-- Dataset excerpts --
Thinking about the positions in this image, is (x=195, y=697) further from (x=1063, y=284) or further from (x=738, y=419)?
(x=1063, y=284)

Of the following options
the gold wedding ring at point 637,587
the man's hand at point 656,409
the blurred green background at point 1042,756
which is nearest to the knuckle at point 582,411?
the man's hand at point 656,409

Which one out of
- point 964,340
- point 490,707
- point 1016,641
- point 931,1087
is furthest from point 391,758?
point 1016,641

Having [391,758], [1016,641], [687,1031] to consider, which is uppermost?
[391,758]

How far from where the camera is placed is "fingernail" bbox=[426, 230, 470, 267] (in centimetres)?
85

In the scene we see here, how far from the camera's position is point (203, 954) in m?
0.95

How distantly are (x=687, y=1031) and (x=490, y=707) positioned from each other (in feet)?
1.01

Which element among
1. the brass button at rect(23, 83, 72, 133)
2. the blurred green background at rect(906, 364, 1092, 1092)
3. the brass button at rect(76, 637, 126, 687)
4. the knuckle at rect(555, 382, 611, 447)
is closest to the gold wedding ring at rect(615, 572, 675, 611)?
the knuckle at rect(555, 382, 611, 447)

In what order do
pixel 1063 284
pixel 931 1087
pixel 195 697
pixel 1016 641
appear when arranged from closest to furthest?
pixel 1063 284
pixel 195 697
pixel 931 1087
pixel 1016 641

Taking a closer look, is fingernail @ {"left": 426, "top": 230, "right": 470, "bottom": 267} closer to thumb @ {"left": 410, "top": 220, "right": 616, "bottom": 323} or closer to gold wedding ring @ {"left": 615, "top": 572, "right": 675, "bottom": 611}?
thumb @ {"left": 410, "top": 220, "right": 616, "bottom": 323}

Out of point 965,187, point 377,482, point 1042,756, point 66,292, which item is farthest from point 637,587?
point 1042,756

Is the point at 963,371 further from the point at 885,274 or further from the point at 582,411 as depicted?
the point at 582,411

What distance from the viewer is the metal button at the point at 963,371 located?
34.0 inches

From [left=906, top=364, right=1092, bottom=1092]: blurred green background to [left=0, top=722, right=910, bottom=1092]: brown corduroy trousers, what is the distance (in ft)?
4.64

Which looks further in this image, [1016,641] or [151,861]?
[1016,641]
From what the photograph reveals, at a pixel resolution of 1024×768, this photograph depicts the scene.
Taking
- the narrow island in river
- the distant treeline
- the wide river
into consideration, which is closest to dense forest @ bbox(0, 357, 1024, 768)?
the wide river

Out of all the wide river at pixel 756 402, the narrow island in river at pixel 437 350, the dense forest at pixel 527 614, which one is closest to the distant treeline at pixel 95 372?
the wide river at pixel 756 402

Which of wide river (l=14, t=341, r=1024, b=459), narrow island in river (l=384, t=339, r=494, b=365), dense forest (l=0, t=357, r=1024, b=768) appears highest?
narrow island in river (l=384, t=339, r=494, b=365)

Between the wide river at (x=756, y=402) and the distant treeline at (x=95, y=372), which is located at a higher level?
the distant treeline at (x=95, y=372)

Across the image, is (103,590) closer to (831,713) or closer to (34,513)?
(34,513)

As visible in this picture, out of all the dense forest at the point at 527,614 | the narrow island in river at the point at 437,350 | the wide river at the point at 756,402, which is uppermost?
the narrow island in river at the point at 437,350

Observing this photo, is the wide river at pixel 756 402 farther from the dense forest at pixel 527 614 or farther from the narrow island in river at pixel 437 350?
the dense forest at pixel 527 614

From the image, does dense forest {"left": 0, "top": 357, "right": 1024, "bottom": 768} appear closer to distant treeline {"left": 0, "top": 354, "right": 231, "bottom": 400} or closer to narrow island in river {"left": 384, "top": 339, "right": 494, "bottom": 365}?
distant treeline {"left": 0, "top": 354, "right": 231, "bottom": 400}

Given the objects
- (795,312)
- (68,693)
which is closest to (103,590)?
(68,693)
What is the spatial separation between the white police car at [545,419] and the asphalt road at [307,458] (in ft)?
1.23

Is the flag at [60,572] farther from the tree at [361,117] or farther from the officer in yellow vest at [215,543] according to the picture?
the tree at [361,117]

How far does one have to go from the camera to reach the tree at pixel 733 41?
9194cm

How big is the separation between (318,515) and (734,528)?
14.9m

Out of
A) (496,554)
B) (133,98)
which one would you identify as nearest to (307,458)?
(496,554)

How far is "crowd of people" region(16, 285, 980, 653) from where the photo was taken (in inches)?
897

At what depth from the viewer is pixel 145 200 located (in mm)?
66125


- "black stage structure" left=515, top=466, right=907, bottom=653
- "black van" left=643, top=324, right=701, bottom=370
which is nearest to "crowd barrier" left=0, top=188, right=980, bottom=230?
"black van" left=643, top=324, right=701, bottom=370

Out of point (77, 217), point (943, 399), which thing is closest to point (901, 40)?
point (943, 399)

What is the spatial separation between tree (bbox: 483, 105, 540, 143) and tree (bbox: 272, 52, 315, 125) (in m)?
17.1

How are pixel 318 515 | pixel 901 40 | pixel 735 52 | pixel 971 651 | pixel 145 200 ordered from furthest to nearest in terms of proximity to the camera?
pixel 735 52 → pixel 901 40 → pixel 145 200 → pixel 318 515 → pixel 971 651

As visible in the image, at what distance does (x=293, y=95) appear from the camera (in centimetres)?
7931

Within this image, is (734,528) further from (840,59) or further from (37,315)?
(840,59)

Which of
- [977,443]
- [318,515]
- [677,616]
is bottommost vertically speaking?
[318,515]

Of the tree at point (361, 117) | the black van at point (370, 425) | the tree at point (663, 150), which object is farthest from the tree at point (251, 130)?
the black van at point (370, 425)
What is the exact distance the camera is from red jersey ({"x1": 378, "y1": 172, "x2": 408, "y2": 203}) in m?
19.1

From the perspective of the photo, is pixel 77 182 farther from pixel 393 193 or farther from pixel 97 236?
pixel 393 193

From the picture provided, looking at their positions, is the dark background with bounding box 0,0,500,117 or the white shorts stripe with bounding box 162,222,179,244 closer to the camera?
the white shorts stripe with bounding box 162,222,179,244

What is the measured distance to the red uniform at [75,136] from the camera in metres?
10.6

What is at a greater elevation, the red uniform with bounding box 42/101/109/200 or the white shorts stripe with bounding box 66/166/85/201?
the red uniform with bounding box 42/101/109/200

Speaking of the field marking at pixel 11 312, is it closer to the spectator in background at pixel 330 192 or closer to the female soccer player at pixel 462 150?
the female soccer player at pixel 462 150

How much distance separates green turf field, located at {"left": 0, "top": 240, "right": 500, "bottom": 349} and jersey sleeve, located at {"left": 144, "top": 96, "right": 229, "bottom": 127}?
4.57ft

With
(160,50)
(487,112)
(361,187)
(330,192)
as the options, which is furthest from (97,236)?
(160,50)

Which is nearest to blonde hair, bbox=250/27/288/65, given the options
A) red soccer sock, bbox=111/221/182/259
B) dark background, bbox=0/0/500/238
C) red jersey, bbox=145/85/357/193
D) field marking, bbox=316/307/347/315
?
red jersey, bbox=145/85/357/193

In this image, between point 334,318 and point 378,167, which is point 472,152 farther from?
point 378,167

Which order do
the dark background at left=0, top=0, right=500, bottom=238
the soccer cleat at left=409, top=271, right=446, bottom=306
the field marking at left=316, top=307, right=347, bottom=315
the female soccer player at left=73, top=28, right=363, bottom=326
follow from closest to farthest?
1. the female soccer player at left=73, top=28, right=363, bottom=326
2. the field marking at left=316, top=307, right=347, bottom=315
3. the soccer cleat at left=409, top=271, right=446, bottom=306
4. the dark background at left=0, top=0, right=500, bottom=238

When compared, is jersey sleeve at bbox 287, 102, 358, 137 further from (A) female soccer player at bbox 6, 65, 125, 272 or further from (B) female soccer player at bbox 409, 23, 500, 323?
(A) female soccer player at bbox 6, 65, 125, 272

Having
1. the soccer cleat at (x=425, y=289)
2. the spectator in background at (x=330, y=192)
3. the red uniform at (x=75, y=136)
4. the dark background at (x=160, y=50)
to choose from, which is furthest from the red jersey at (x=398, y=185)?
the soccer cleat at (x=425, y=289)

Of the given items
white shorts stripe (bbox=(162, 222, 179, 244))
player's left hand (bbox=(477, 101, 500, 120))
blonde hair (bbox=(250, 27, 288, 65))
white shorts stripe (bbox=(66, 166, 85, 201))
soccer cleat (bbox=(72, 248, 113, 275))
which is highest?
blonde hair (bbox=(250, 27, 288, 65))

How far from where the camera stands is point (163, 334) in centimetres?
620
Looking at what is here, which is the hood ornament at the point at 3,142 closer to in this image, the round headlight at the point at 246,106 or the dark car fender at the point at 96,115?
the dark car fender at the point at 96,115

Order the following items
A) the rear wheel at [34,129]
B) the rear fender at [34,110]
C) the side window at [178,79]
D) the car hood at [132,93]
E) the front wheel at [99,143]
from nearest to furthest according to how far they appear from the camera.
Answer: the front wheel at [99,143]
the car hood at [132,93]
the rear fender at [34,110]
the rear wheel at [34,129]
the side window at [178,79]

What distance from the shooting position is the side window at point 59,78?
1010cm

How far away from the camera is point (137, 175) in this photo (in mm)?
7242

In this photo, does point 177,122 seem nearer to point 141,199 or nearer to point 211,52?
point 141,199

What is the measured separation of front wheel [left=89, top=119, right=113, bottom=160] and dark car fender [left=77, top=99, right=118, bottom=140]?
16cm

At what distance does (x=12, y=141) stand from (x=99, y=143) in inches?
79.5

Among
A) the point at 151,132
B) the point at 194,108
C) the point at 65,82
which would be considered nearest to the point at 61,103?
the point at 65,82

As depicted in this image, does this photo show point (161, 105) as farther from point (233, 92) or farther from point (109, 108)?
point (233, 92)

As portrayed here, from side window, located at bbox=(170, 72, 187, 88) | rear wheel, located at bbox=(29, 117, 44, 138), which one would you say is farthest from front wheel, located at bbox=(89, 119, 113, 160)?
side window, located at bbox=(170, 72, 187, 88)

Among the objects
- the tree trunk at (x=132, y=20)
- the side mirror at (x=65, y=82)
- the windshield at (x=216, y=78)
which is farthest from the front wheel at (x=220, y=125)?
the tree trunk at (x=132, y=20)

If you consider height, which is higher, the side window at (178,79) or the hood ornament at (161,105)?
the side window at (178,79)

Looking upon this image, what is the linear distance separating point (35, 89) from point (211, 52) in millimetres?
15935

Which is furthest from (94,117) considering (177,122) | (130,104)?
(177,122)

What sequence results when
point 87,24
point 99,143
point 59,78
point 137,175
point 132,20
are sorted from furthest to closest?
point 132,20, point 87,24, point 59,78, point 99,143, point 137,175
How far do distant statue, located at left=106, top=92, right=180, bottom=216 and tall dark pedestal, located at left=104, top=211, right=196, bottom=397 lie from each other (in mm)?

-- Required work --
Everything from the line containing "As portrayed here, from" to the end of the data above should be quoted exactly, please, both ends included, and nothing outside that span.

-- Problem solution --
As portrayed here, from side window, located at bbox=(170, 72, 187, 88) | rear wheel, located at bbox=(29, 117, 44, 138), which one would you say is farthest from front wheel, located at bbox=(89, 119, 113, 160)?
side window, located at bbox=(170, 72, 187, 88)

Among the objects
- the tree trunk at (x=132, y=20)
- the side mirror at (x=65, y=82)
- the windshield at (x=216, y=78)
which is farthest from the front wheel at (x=220, y=125)?
the tree trunk at (x=132, y=20)

If you consider height, which is higher, the side window at (178,79) or the hood ornament at (161,105)?
the side window at (178,79)

Looking upon this image, what is the linear distance separating point (35, 89) from point (211, 52) in millimetres?
15935

Which is furthest from (94,117) considering (177,122) | (130,104)?
(177,122)

What sequence results when
point 87,24
point 99,143
point 59,78
point 137,175
point 132,20
are sorted from furthest to closest?
point 132,20, point 87,24, point 59,78, point 99,143, point 137,175
How far do distant statue, located at left=106, top=92, right=180, bottom=216 and tall dark pedestal, located at left=104, top=211, right=196, bottom=397 lie from each other (in mm)?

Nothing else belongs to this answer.